— Клань! — позвал он жену. — Поди сюда, Клань.
— Чё заладил? Клань да Клань…
— Завтра вот в город еду, — зачем-то напомнил он, когда Клавдия подошла и села рядом на крылечко. — С первым автобусом рвану, в шесть часов.
— Ну и чё? Проспать боишься? Разбужу.
— Не в том дело, Клань… А в том, между протчим, — он, говорун, болтун, ботало, одним словом, теперь трудно подбирал слова, жевал их и получались они невнятные и слабые. — Я ж ему, председателю, шутейно назвался, мне в городе подшипники к мотоциклу купить надо, а он все на правду свел. Ну, чего ты головой качаешь? Он же вроде за глотку взял меня. Теперь мели Егор хвостом, не мели, а дело делай… Понимаешь, какой фокус получается?
— Пужливый стал ты, Егорушка, — засмеялась Клавдия, но дальше заговорила уже серьезно. — Седни Кутейников на ферме опять беседовал. Так обрисовал, что хоть завязывай голову да убегай. Я ему так и скажи. А он мне чё отвечает? Никуда и нельзя бежать. На вас, говорит, на баб самая большая надёжа. Тормошите мужиков, не давайте им спокою… И говорит, и говорит, и говорит. Складно все, понятно. На что уж Надька Капустина — так и она подымается после, руки вот так уперла в бока и тоже давай речь держать. Вот тебе и молчунья!

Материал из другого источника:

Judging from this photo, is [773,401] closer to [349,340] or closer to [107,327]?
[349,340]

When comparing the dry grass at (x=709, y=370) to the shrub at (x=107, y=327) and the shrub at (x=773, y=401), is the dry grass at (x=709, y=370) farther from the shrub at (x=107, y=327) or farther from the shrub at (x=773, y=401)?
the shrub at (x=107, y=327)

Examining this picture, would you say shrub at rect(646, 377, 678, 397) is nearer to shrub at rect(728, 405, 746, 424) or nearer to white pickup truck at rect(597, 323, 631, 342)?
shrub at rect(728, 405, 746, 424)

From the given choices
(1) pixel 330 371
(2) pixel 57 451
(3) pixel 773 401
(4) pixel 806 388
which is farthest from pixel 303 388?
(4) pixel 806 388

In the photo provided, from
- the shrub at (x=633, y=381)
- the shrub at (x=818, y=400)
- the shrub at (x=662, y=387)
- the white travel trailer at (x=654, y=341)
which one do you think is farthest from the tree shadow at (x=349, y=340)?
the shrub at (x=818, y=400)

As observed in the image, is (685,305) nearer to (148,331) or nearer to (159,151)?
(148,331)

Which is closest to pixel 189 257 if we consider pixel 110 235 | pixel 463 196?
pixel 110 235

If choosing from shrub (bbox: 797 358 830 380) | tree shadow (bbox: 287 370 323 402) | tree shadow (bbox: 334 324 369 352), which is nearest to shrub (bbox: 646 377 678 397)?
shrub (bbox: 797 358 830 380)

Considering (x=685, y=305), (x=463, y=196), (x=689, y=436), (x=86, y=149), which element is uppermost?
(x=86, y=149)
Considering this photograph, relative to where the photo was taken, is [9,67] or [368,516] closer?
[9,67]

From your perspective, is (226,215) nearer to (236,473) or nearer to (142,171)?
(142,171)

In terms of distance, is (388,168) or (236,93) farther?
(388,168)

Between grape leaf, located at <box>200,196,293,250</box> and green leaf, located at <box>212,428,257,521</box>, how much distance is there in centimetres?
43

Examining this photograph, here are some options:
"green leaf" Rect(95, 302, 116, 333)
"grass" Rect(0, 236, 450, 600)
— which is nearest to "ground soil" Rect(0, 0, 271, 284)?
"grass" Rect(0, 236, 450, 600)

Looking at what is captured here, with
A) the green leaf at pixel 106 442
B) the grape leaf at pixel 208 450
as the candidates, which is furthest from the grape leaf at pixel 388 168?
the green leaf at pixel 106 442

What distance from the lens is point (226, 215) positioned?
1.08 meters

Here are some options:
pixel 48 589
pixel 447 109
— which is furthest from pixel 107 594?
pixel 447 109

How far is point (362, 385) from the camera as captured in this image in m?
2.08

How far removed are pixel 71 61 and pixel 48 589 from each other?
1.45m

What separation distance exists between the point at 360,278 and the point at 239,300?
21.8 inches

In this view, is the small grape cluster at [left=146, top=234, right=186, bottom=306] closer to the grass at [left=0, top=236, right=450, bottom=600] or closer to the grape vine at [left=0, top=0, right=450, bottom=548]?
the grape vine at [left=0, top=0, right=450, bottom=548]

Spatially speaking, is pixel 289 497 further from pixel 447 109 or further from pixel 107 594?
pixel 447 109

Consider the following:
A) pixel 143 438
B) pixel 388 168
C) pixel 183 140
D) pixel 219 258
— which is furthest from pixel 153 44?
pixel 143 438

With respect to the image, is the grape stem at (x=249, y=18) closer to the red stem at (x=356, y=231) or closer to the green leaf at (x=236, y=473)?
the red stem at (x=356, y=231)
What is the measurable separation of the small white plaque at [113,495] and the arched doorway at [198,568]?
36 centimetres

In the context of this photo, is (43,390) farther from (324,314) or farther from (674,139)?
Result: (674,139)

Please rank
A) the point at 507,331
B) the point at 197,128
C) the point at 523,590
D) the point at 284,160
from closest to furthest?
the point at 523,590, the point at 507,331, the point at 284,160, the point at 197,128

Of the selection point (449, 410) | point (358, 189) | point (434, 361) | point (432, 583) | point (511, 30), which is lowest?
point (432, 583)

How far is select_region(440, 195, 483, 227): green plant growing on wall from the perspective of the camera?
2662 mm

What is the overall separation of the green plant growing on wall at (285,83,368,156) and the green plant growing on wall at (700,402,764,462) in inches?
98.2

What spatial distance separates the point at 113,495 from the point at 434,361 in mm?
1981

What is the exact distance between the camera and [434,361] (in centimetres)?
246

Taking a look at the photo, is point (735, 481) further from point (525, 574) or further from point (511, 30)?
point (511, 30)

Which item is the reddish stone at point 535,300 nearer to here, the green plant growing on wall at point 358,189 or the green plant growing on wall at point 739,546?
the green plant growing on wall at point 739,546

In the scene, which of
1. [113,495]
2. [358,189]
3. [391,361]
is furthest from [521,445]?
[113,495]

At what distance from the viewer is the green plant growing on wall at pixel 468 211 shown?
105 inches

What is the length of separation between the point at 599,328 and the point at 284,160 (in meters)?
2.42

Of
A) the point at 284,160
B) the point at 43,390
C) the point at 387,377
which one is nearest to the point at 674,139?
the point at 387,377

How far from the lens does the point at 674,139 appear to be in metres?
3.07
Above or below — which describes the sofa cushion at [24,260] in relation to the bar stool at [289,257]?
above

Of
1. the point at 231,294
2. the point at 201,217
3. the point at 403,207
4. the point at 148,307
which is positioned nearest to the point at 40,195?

Егор Харитонович подивился словам жены, но ничего не сказал, только подумал, что сейчас бабам-дояркам беда, а основное горе зимой будет. Оно и так не сладко на ферме, а когда кормов нет, так вперед коровы доярка ревет…
А наутро он снова был Егором-боталом, и когда ехал в город, автобус содрогался от хохота, сраженный потоком анекдотов и потешных историй.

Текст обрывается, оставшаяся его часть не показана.